[EXERCISE DESCRIPTION] The answer is to be the full listing, unchanged in every line.

= = = =

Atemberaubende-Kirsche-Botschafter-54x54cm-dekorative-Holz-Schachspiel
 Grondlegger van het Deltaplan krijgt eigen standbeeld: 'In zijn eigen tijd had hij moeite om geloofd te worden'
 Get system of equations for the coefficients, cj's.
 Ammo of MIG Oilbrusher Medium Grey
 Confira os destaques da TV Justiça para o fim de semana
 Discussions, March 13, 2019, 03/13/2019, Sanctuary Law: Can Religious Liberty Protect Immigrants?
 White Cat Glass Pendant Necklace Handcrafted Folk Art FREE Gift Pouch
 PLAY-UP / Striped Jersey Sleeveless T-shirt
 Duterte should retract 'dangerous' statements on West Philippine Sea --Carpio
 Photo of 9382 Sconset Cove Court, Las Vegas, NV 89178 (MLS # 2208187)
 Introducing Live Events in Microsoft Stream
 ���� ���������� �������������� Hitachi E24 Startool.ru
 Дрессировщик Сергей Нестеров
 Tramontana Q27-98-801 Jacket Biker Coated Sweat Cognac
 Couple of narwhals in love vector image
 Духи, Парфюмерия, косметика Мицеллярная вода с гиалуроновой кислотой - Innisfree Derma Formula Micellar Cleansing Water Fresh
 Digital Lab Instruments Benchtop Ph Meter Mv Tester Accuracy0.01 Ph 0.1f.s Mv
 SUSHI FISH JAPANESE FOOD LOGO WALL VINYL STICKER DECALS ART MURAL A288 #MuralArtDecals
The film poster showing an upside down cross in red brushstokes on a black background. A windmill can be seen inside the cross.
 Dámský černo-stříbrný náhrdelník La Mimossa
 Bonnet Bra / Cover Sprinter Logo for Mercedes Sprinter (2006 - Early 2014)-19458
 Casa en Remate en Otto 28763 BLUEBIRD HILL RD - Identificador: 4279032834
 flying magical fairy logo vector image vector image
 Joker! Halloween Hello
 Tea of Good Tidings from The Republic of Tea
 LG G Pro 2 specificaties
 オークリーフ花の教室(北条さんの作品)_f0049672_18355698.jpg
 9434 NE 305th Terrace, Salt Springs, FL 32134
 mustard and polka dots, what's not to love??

= = = =

[SOLVED EXERCISE]
Atemberaubende-Kirsche-Botschafter-54x54cm-dekorative-Holz-Schachspiel
 Grondlegger van het Deltaplan krijgt eigen standbeeld: 'In zijn eigen tijd had hij moeite om geloofd te worden'
 Get system of equations for the coefficients, cj's.
 Ammo of MIG Oilbrusher Medium Grey
 Confira os destaques da TV Justiça para o fim de semana
 Discussions, March 13, 2019, 03/13/2019, Sanctuary Law: Can Religious Liberty Protect Immigrants?
 White Cat Glass Pendant Necklace Handcrafted Folk Art FREE Gift Pouch
 PLAY-UP / Striped Jersey Sleeveless T-shirt
 Duterte should retract 'dangerous' statements on West Philippine Sea --Carpio
 Photo of 9382 Sconset Cove Court, Las Vegas, NV 89178 (MLS # 2208187)
 Introducing Live Events in Microsoft Stream
 ���� ���������� �������������� Hitachi E24 Startool.ru
 Дрессировщик Сергей Нестеров
 Tramontana Q27-98-801 Jacket Biker Coated Sweat Cognac
 Couple of narwhals in love vector image
 Духи, Парфюмерия, косметика Мицеллярная вода с гиалуроновой кислотой - Innisfree Derma Formula Micellar Cleansing Water Fresh
 Digital Lab Instruments Benchtop Ph Meter Mv Tester Accuracy0.01 Ph 0.1f.s Mv
 SUSHI FISH JAPANESE FOOD LOGO WALL VINYL STICKER DECALS ART MURAL A288 #MuralArtDecals
The film poster showing an upside down cross in red brushstokes on a black background. A windmill can be seen inside the cross.
 Dámský černo-stříbrný náhrdelník La Mimossa
 Bonnet Bra / Cover Sprinter Logo for Mercedes Sprinter (2006 - Early 2014)-19458
 Casa en Remate en Otto 28763 BLUEBIRD HILL RD - Identificador: 4279032834
 flying magical fairy logo vector image vector image
 Joker! Halloween Hello
 Tea of Good Tidings from The Republic of Tea
 LG G Pro 2 specificaties
 オークリーフ花の教室(北条さんの作品)_f0049672_18355698.jpg
 9434 NE 305th Terrace, Salt Springs, FL 32134
 mustard and polka dots, what's not to love??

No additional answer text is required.